What you have to do> Note how many lines in the following material mention "States", then give that number by itself.

Data listing>

==============================

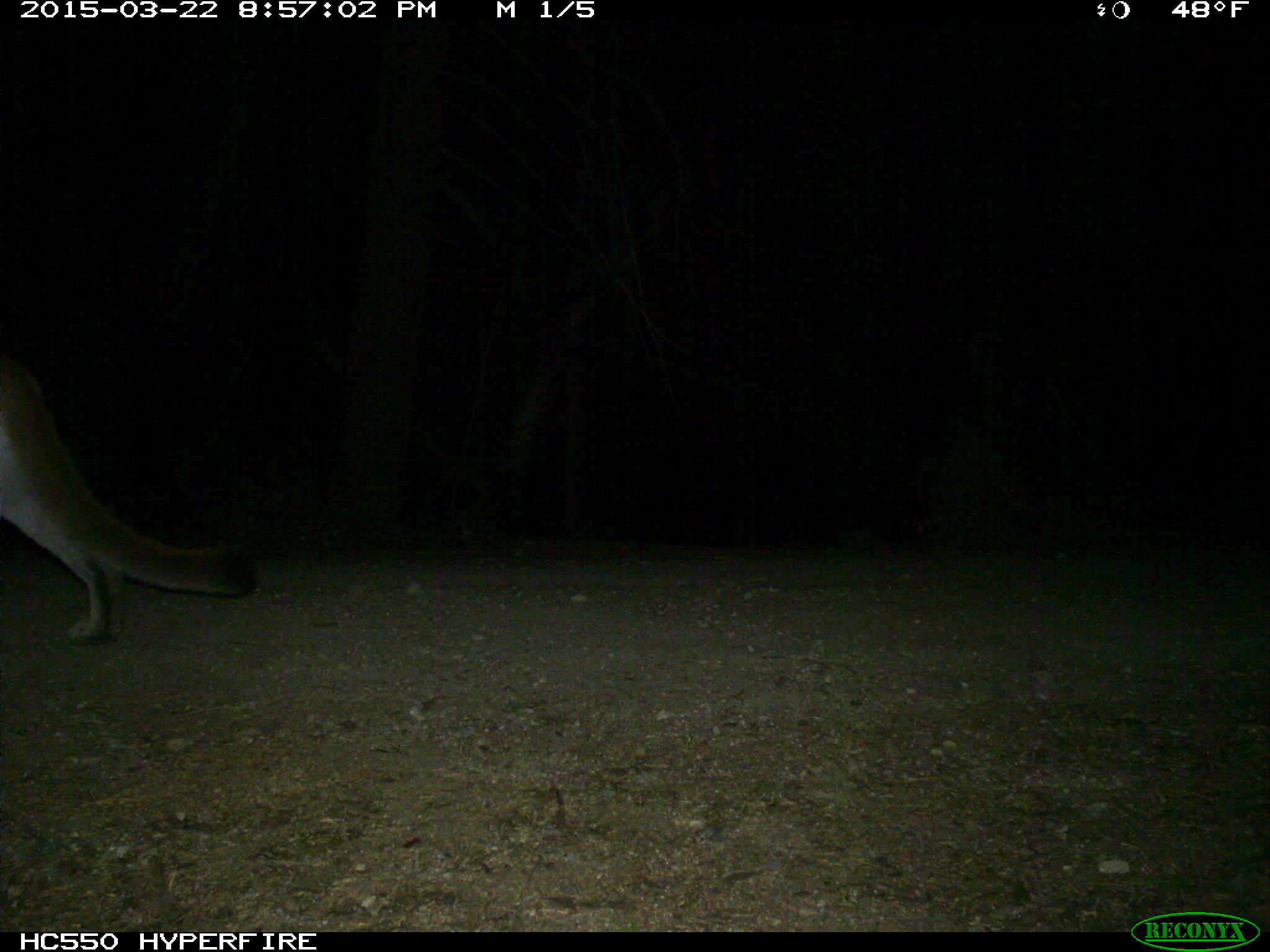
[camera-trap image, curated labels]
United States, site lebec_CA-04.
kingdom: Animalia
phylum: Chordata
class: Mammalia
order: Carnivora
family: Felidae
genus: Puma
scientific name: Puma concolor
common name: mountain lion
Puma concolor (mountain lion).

==============================

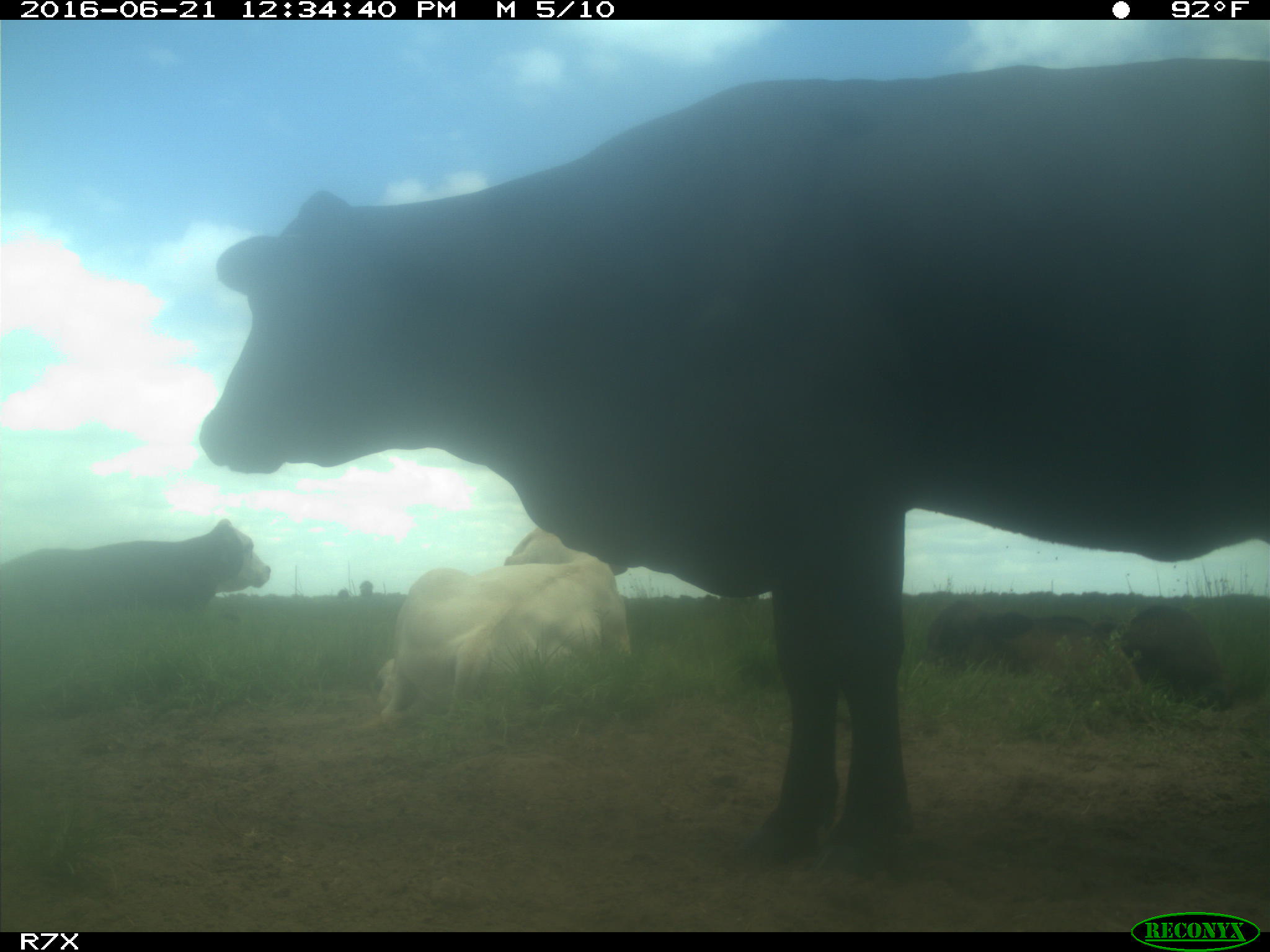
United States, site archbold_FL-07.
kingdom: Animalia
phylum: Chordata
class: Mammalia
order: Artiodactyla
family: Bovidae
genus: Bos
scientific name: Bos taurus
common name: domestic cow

==============================

Answer space> 2